Remember the Open Source application, PlayFair? It's an application that allows you to make songs purchased from Apple's iTunes Music Store playable on any music player, not just iPods, stripping the DRM out of the song.

The application was originally hosted on SourceForge, a US-based Web site dedicated to open source development. The project was pulled from the Web site shortly after being launched after Apple sent a Cease and Desist letter to SourceForge itself. The company cited the DMCA in its C&D, saying that PlayFair was in violation of that law.

PlayFair then found a home in the Indian Open Source community and has been, until yesterday, available at Yet again, the software has been pulled at Apple's behest, but this time, the Indian Open Source community is fighting back. The Financial Express, an Indian e-business Web site, reports that the Indian Open Source community believes it has a right to post the application, and that Indian Digital Rights Management (DRM) laws fall short of providing Apple with legal footing to demand the software's removal. From the Financial Express article:

While Apple Computers is crying foul over violation of its copyright,, which has now withdrawn the tool from its website, claims that they had not done anything wrong. Despite repeated calls and e-mails to Apple officials, the company chose not to comment on the issue.

"Neither we nor Apple knows the point they are trying to make. Everyone knows that their claim does not stand anywhere. Even now they aren't telling us what's wrong. They are quoting Indian IT Act (which, ironically, says ISPs or network providers cannot be sued in such matters) and the Copyright Act (again, PlayFair is a free software written from scratch). We took down PlayFair just to avoid troubling our sponsors.
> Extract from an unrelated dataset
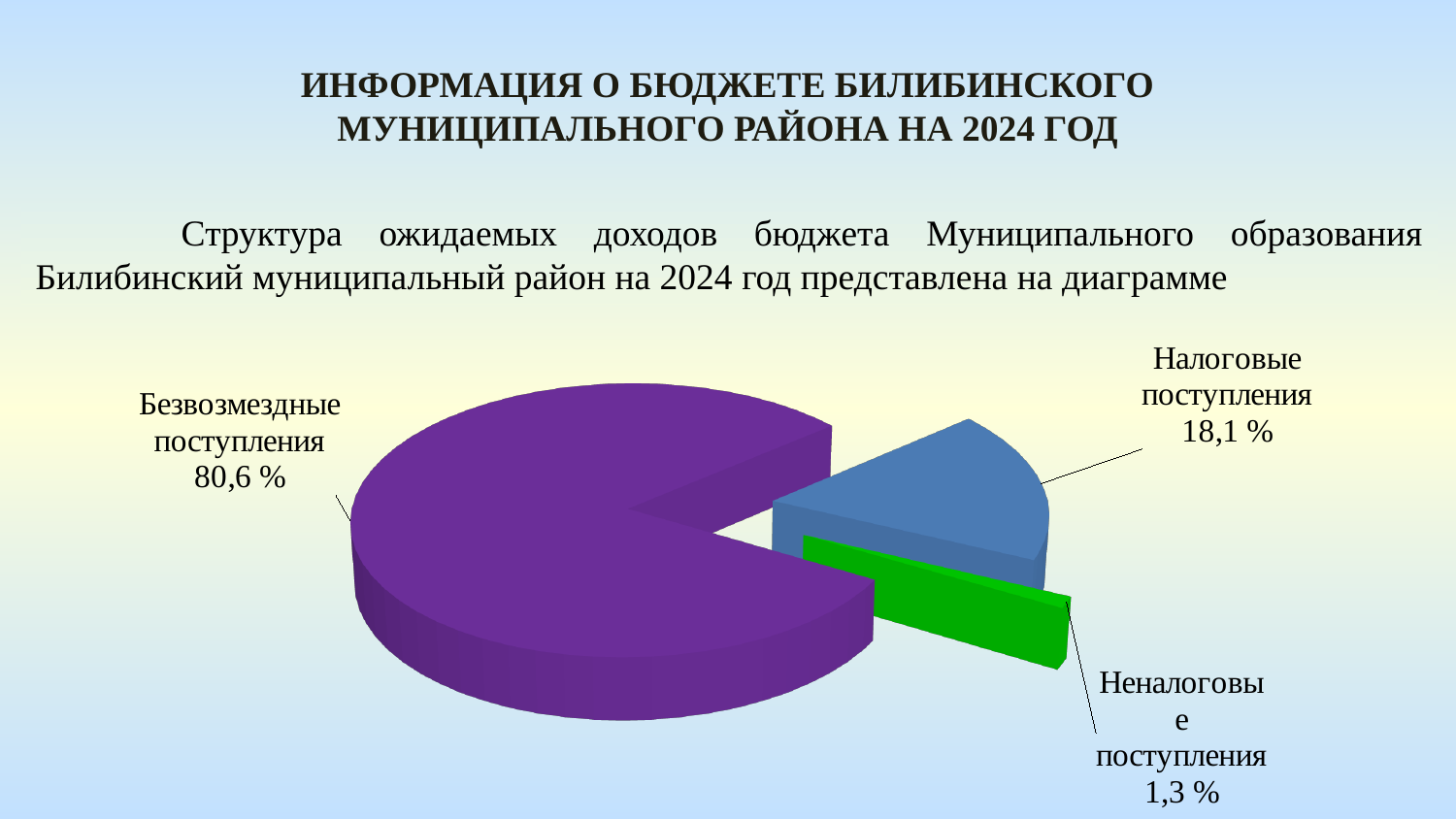
Which category has the smallest share of the pie? Неналоговые поступления What kind of chart is shown on the slide? pie chart What share of the pie is Неналоговые поступления? 1,3 % What is the difference in percentage points between Безвозмездные поступления and Налоговые поступления? 62,5 What is the difference in percentage points between Налоговые поступления and Неналоговые поступления? 16,8 How many slices does the pie chart have? 3 What share of the pie is Налоговые поступления? 18,1 % Which is larger, the share for Налоговые поступления or the share for Неналоговые поступления? Налоговые поступления What colour is the slice for Неналоговые поступления? green What share of the pie is Безвозмездные поступления? 80,6 % Which category has the largest share of the pie? Безвозмездные поступления What colour is the slice for Безвозмездные поступления? purple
Apple sent a notice to them as well," a spokesperson replied to an email.

You can read the full report at the Financial Express website.

The Mac Observer Spin:

Whether you believe Apple is justified in leashing PlayFair, or that this is just another example of Apple's overzealousness in attacking anything that hints at threatening Apple's IP, it should not come as a surprise to anyone that Apple would strenuously protect the iTMS/iPod connection. Whether or not Apple will be able to do anything about this overseas, however, is another issue.

That's one of the obviously futile aspects of the DMCA; those interested in doing something prohibited by the DMCA can oh-so easily take it to another country where US laws isn't applicable. Of course, should that happen often enough, the labels' and other copyright holders will likely be able to get a law passed making it illegal for people in the US to access these other sites.
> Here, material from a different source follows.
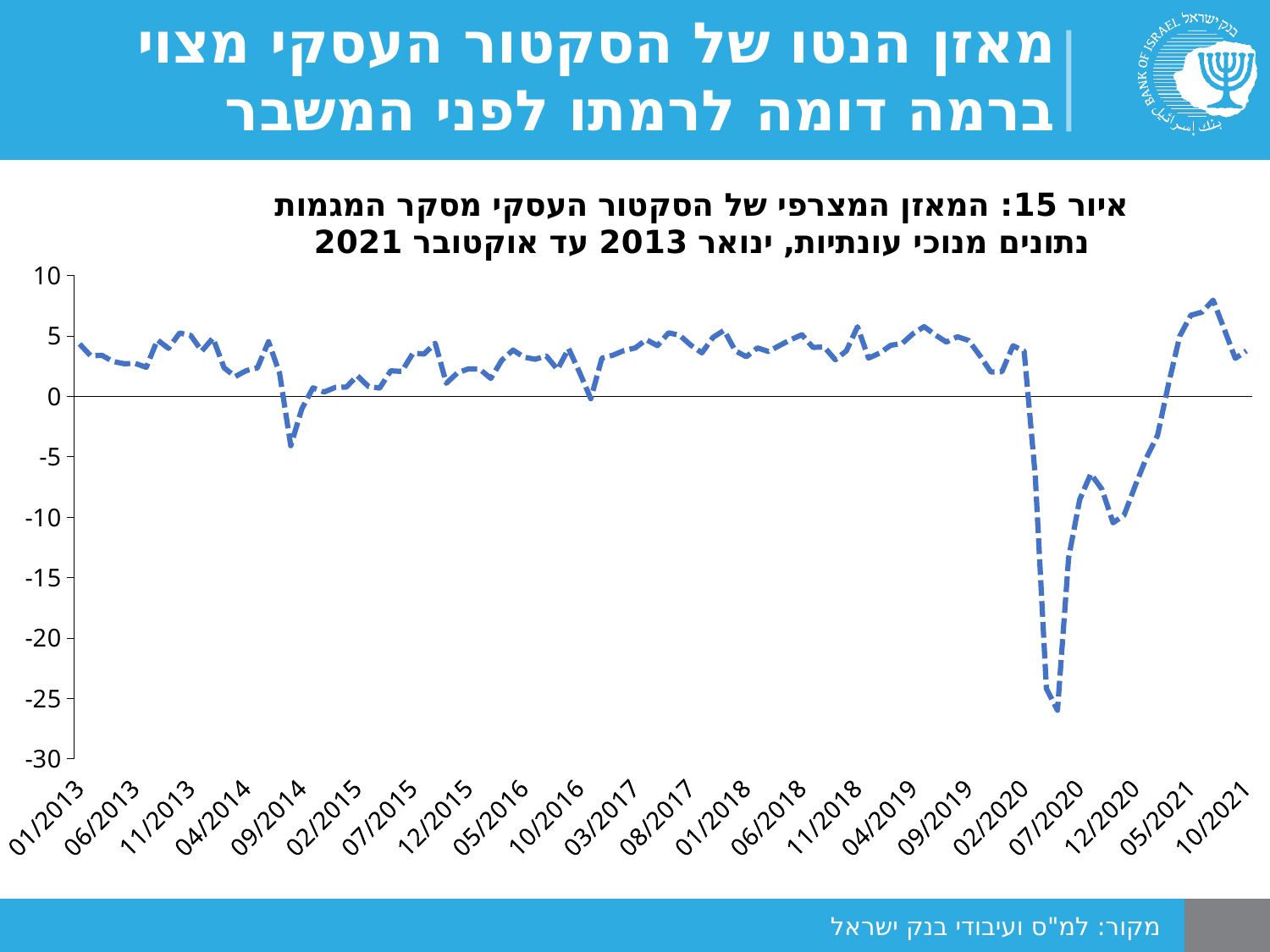
Is the value at 10/2021 greater or less than 5? less Is the value at 01/2013 greater or less than 0? greater What is the first date label on the x axis? 01/2013 In which year does the line reach its lowest value? 2020 Is the value at 07/2020 greater or less than -5? less What kind of chart is shown on the slide? line chart How many date labels are shown on the x axis? 22 In which year does the line reach its highest value? 2021 What is the lowest value shown on the y axis? -30 Does the line rise or fall between 07/2020 and 05/2021? rise Which is larger, the value at 07/2020 or the value at 10/2021? 10/2021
This is a tough issue for us. On the one hand, we loathe DRM of all sorts, and think it fundamentally wrong to be treated like thieves when we aren't thieves; that's exactly what DRM, even Apple's DRM, does. On the other hand, of course, is the fact that Apple has to deal with the major labels, at least for the time being, in order to offer the labels' catalogs online. That means keeping the short-sighted suits in charge of the labels mollified, and that means DRM, and protecting that DRM, on our music downloads.